The god who develops the flavors at Yu Noodles, however, is quite human. A former chef and partner at Bob’s 88 Shabu Shabu in Rockville (a place that died way, way too young), Cai studied at a culinary school in Chongqing while he and Qiu worked on opening their first Yu Noodles. Cai is a master at layering flavor, frequently using Sichuan’s characteristic spicy and numbing sensations to accentuate a dish, not define it.
Cai’s style is probably best experienced through his Yibin spicy dry noodles, a bowl in which ground beef and pork are combined with chewy wheat noodles sporting the thinnest sheen of chili oil. The spicy anesthesia of the ma-la oil is present and accounted for, but it occupies a sort of middle ground, surrounded by sesame paste and housemade soy sauce, their nutty and umami qualities treated as equals in this terrific dish.
The chef uses many of the same flavors in the Chongqing noodles but adjusts the ratios to give the chili oil more room to roam, perfect for those who seek heat even in the dog days of summer. The beauty of Cai’s noodle menu, though, is its diversity: the barnyard funk of the flounder with sour pickled cabbage, the five spice undercurrent of the hot and sour foon, and the supreme sesame-seed nuttiness of the Yu village cool noodles, a dish served exquisitely cold.

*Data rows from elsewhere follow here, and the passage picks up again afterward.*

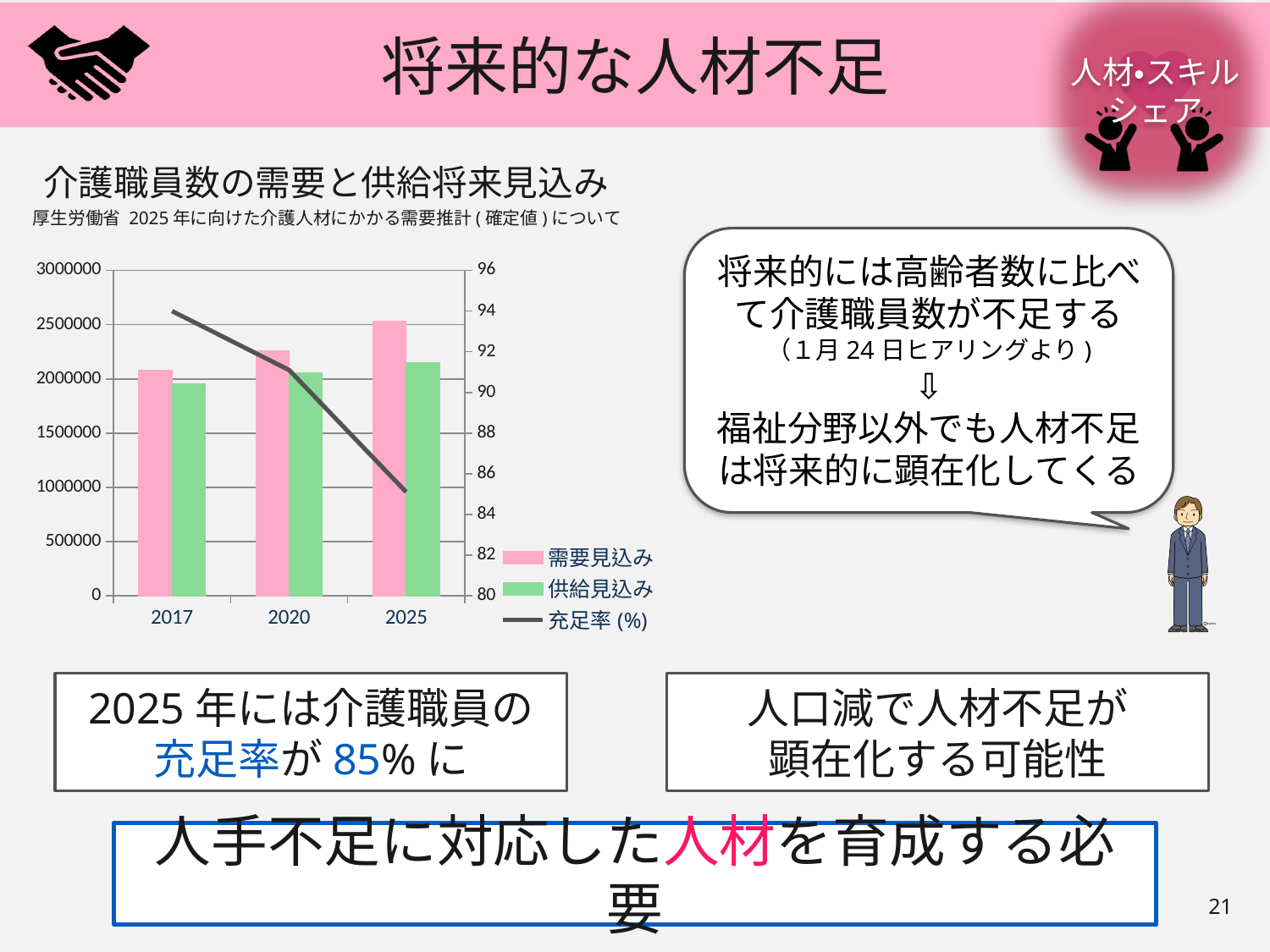
In which year is the 供給見込み bar the lowest? 2017 Is the 供給見込み value for 2017 greater or less than 2000000? less Is the 需要見込み value for 2017 greater or less than 2000000? greater How many series does the chart legend list? 3 What kind of chart is shown on the slide? bar chart with a line Do the 需要見込み bars rise or fall from 2017 to 2025? rise In which year is the 需要見込み bar the highest? 2025 In 2025, which is larger, 需要見込み or 供給見込み? 需要見込み How many years are shown on the x axis of the chart? 3 What is the title of the chart? 介護職員数の需要と供給将来見込み Does the 充足率 (%) line rise or fall from 2017 to 2025? fall Is the 充足率 (%) value for 2017 greater or less than 92? greater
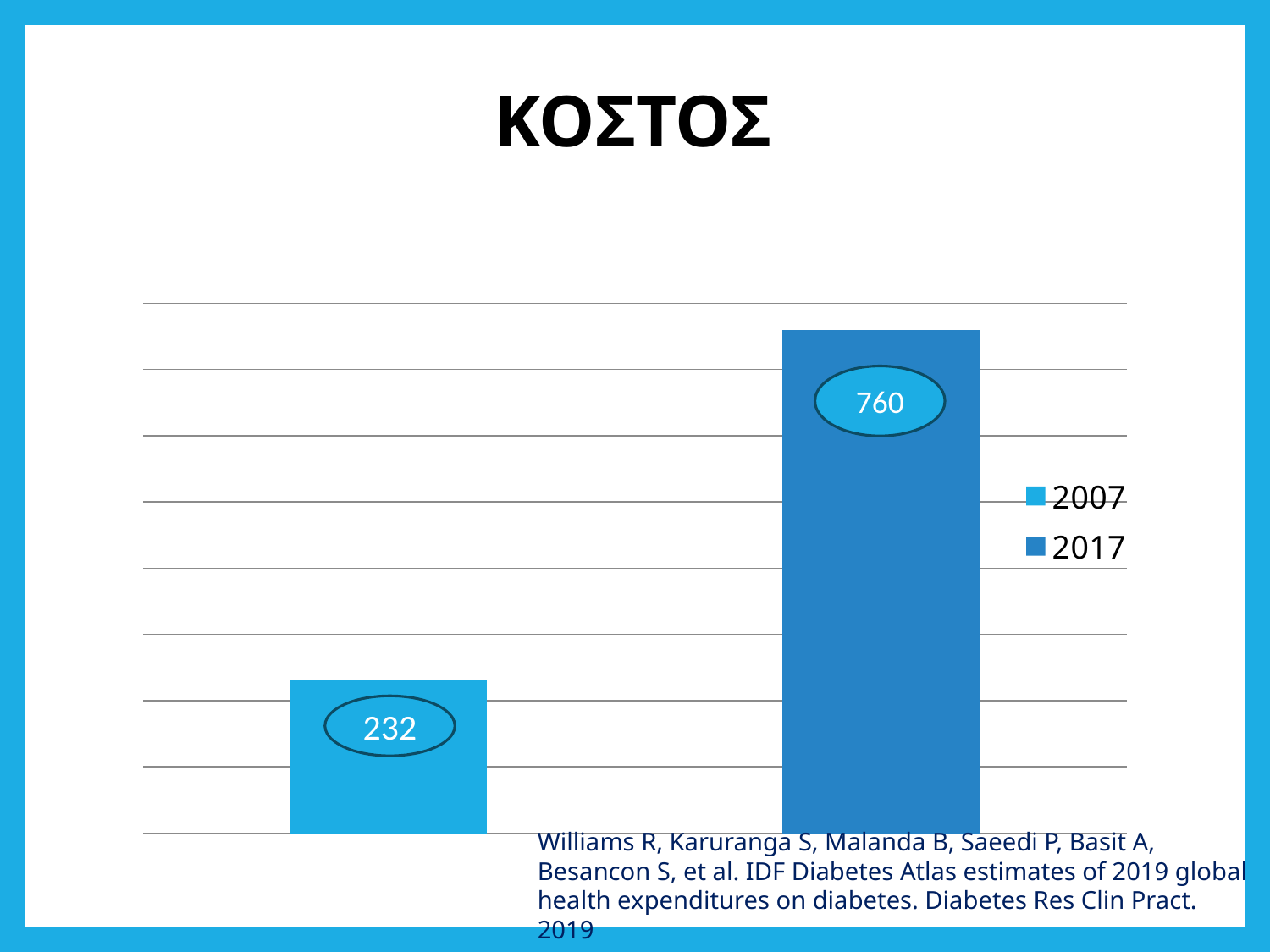
What is the value for 2007? 232 How many entries does the legend list? 2 How many bars are plotted in the chart? 2 Is the value for 2017 larger than the value for 2007? Yes Which year has the higher value? 2017 What is the value for 2017? 760 What kind of chart is shown on the slide? Bar chart Which years are listed in the chart legend? 2007 and 2017 Which year has the lower value? 2007 Do the values rise or fall from 2007 to 2017? Rise What is the title of the slide containing the chart? ΚΟΣΤΟΣ What is the difference between the 2017 value and the 2007 value? 528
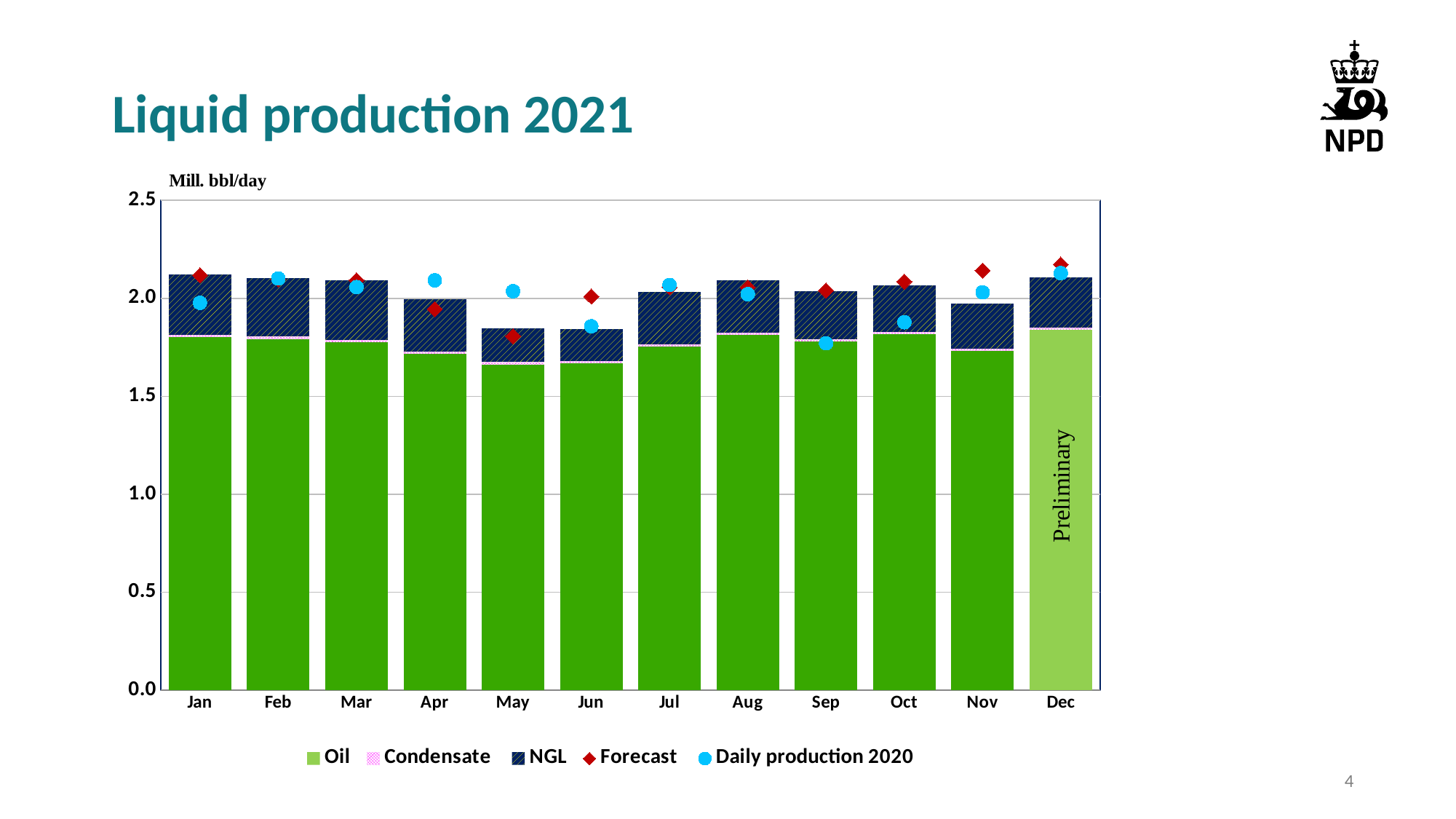
Which month has the higher Forecast marker, Nov or May? Nov Is the Daily production 2020 marker for Sep greater or less than 2.0? less Is the total liquid production bar for Jan greater or less than 2.0? greater How many months (categories) are shown on the x axis? 12 Which month has the larger total liquid production bar, Jan or May? Jan Which month's bar is marked as 'Preliminary'? Dec Is the total liquid production bar for May greater or less than 2.0? less How many series does the legend list? 5 What kind of chart is shown on the slide? Stacked bar chart What unit is shown on the y axis of the chart? Mill. bbl/day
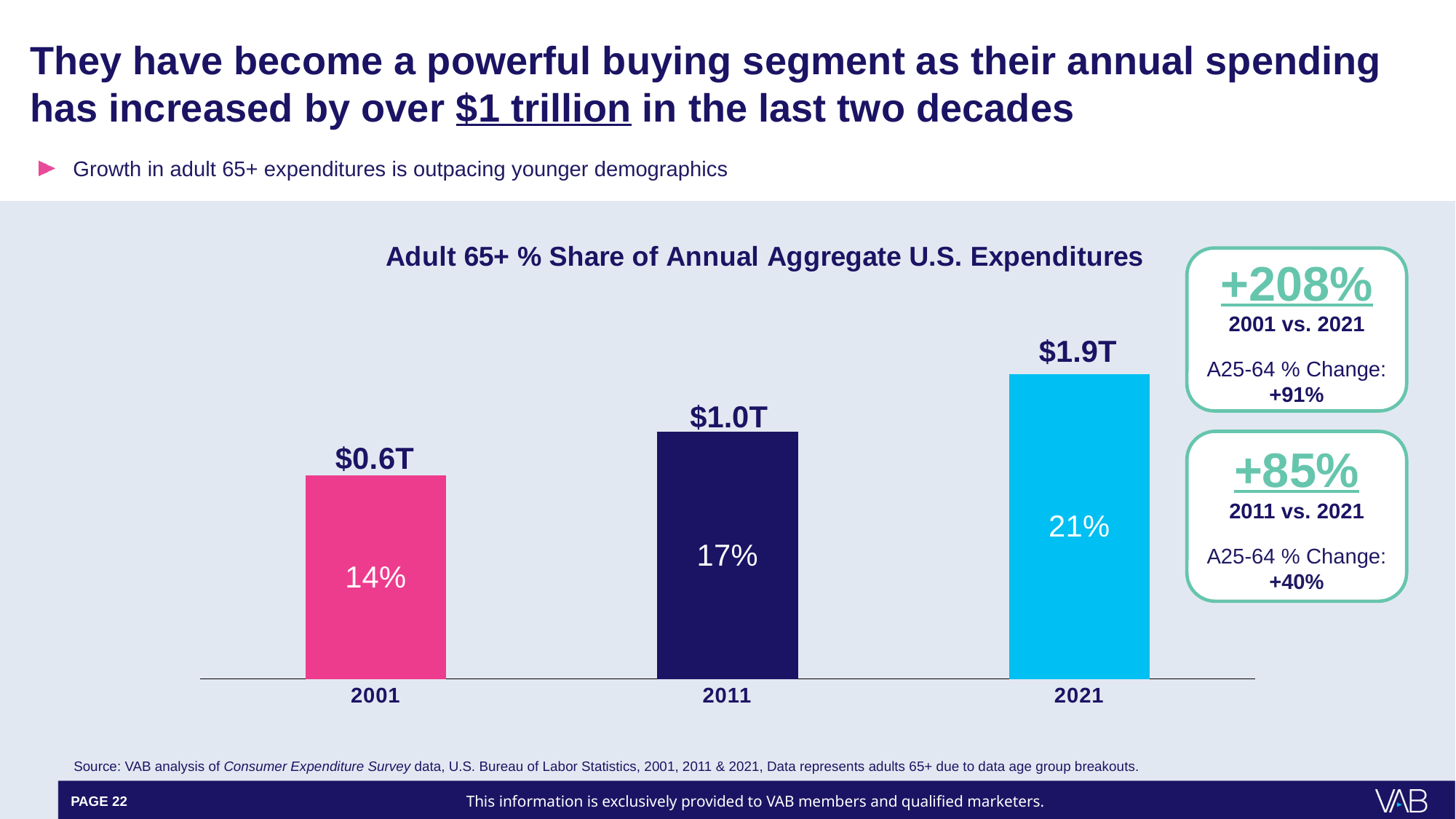
How many years are plotted in the chart? 3 What percentage share is shown inside the bar for 2021? 21% What dollar value is labelled above the 2001 bar? $0.6T What is the title of the chart? Adult 65+ % Share of Annual Aggregate U.S. Expenditures What is the difference in percentage share between 2021 and 2001? 7 percentage points Which year has the lowest bar in the chart? 2001 What percentage share is shown inside the bar for 2001? 14% What percentage share is shown inside the bar for 2011? 17% What kind of chart is shown on the slide? bar chart Which year has the highest bar in the chart? 2021 What dollar value is labelled above the 2021 bar? $1.9T Do the bar values rise or fall from 2001 to 2021? rise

Despite its devotion to Chongqing, Yu Noodles does have a wandering eye, as evidenced by Cai’s small line of soup dumplings, with their roots in Shanghai cuisine. The chef injects a little Sichuan into his peppercorn spicy soup dumplings, whose salmon-colored skins are courtesy of carrot juice in the dough. Once you pierce the membrane of the dumpling, its heat is slow to arrive, but once it does, it will cling to you, like humidity.
Cai offers robust snack and appetizer menus. I have yet to encounter a dish on either that I wouldn’t order again, and again. First among equals are the pan-fried chive and pork dumplings, their perfume leaning, without apology, to the onion side of the spectrum. But I also marveled at the siu mai, that dim sum staple stuffed not with pork and shrimp, but with chewy glutinous rice. And if I’ve had a better scallion pancake, a crisped and layered thing, I can’t remember when.
If you’re not in the mood for noodles, I’d suggest the chicken leg over rice, a dish with a somewhat misleading description. The dark meat — marinated in oyster sauce, soy and black pepper before roasting — is deboned and layered atop the rice with a poached egg. The dish cries out for acid, which you quickly discover is already provided, with some lightly pickled vegetables buried in the grains.
The only dish I can’t recommend is the potato tower, a spiralized spud fried and served on a skewer. The second time I tried to order one — to confirm that it was as bland as the first — the server tried to stop me. He said I wouldn’t like it. He called it children’s food. I later asked Qiu about this. His response surprised me.
“Even children don’t like it,” he said.
An owner honest enough to diss his own food. Talk about having my mind blown.
368 Elden St., Herndon, Va., 703-480-0326, yunoodlesherndon.com. 11217-C Lee Hwy., Fairfax, Va., 703-877-0818, yunoodlefairfax.com. 9 Dawson Ave., Rockville, Md., 301-978-7693, yunoodlesrockville.com.
Hours: 11 a.m. to 8:30 p.m. daily for all three locations.
Nearest Metro: Only the Maryland location has a nearby Metro, the Rockville station, located about a half mile from the restaurant.
Prices: $2 to $13 for all items on the menu.